# Using the information
(1) From the essay on object-oriented exhibition design, reproduce word for word the part that opens with the words containing "My research into" and closes with "illustrate a story.".
(2) Condense the paragraph of the essay on object-oriented exhibition design that begins "Heidegger shows us in his tool-analysis" into a bulleted list that retains its main facts.

# Text for analysis
····················
TL;DR: The display of an object is also its breaking.

Object-oriented Exhibition Design

I started this project with the intention of developing an “object-oriented exhibition design”. By that I meant a means of designing museum exhibitions that did not place the human at the center of the universe, or, to put it differently, placed the objects at the center of the design process. “Wait!”, you cry. “Exhibition design already does this!.” I contend that what counts as “exhibition design” today either undermines or overmines the objects on display. The undermining of an object is the process by which we subordinate it to some ideology, often in exhibition design, narrative. Or, undermining can be the scientific naturalist approach in breaking an object down into some ultimate bottom God-particle, to say that all objects are constituted of the same material. Overmining, on the other hand, is the denial of objects altogether, the argument of which maintains that what is essential are processes, flows, dynamism, universal movements, etc. that are larger than any specific object, where specific objects are merely manifestations of this universal movement.

What is Exhibition Design?

My research into exhibition design is not exhaustive, but numerous sources and authorities state that their beginning point is a narrative concept and that objects and materials are then selected to best create an environment that illustrate a story.

When an exhibition is designed according to a narrative structure, the objects themselves are not allowed to be the multi-faceted wonders that they are. A strict delineation and delimitation occurs that specifies that this thing is this thing and no other. (As we will see later, this is not the case; once an object is removed from its context and situated in a new context, it becomes an entirely new object, though still the same on the interior, its intentional or sensual qualities are altered by the new relations and objects within which it becomes situated).

OOO

Tool-analysis

Heidegger shows us in his tool-analysis that we relate to objects in one of two ways, either ready-to-hand or present-at-hand. The well-worn example is the carpenter and his hammer. When the carpenter is hammering, the hammer is ready-to-hand. He is not necessarily thinking about the hammer as a hammer, but is instead engaged in the process of hammering. But, if the hammer breaks, he turns his conscious awareness to the hammer and it becomes present-at-hand, no longer functioning as hammer. Now, an object doesn’t necessarily need to break to become present-at-hand. We need only turn our conscious awareness towards it.
····················
# Dataset extract

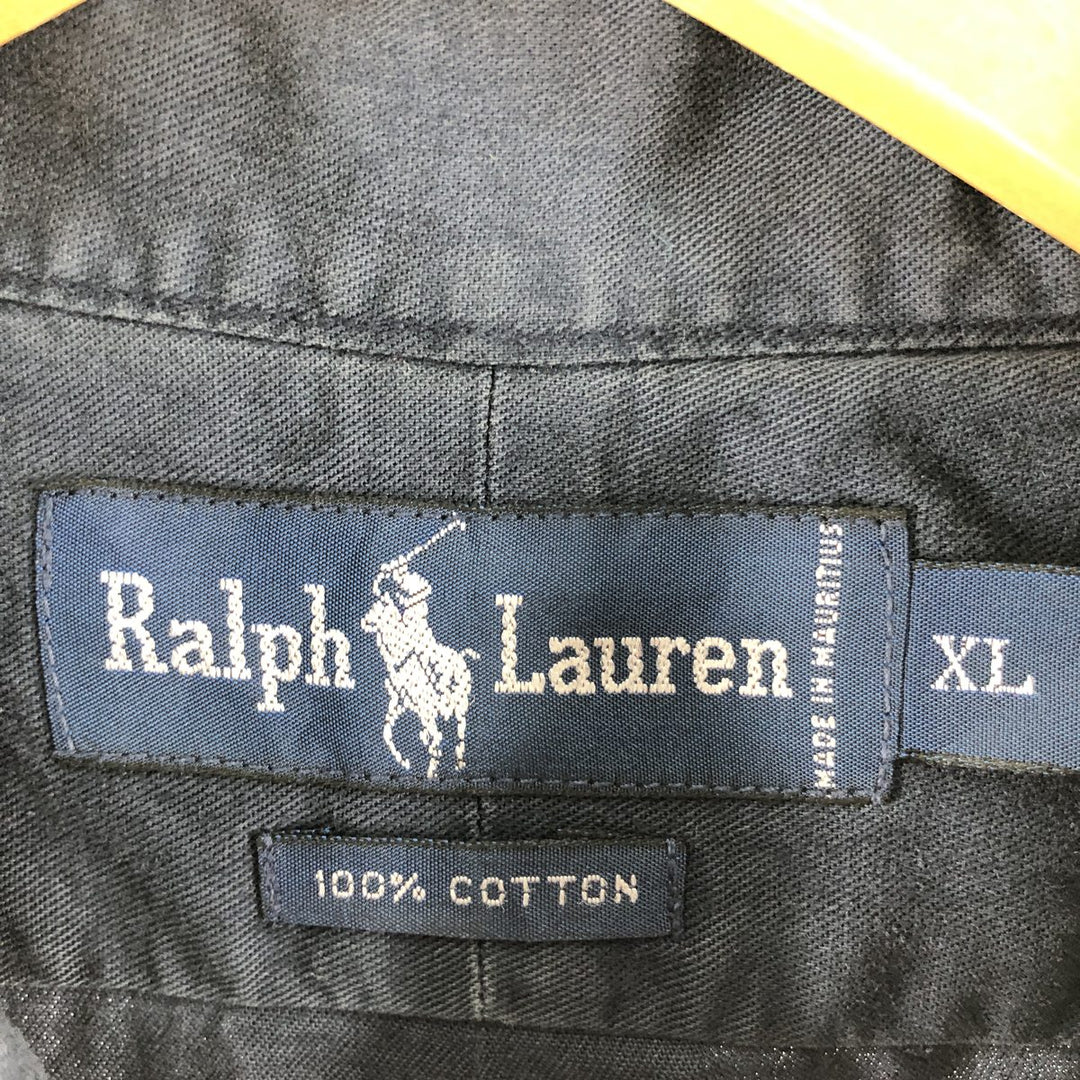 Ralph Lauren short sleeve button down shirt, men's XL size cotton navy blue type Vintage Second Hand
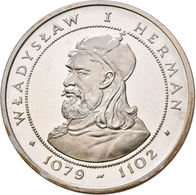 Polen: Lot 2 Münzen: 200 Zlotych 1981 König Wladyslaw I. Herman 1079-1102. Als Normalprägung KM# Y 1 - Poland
····················
# Solutions for each task
(1)
My research into exhibition design is not exhaustive, but numerous sources and authorities state that their beginning point is a narrative concept and that objects and materials are then selected to best create an environment that illustrate a story.

(2)
- In his tool-analysis, Heidegger holds that we relate to objects in one of two ways: ready-to-hand or present-at-hand.
- The well-worn example is a carpenter and his hammer.
- While the carpenter is hammering, the hammer is ready-to-hand. He is engaged in the process of hammering rather than thinking about the hammer as a hammer.
- If the hammer breaks, his conscious awareness turns to it, and it becomes present-at-hand, no longer functioning as a hammer.
- An object need not break to become present-at-hand. Turning conscious awareness toward it is enough.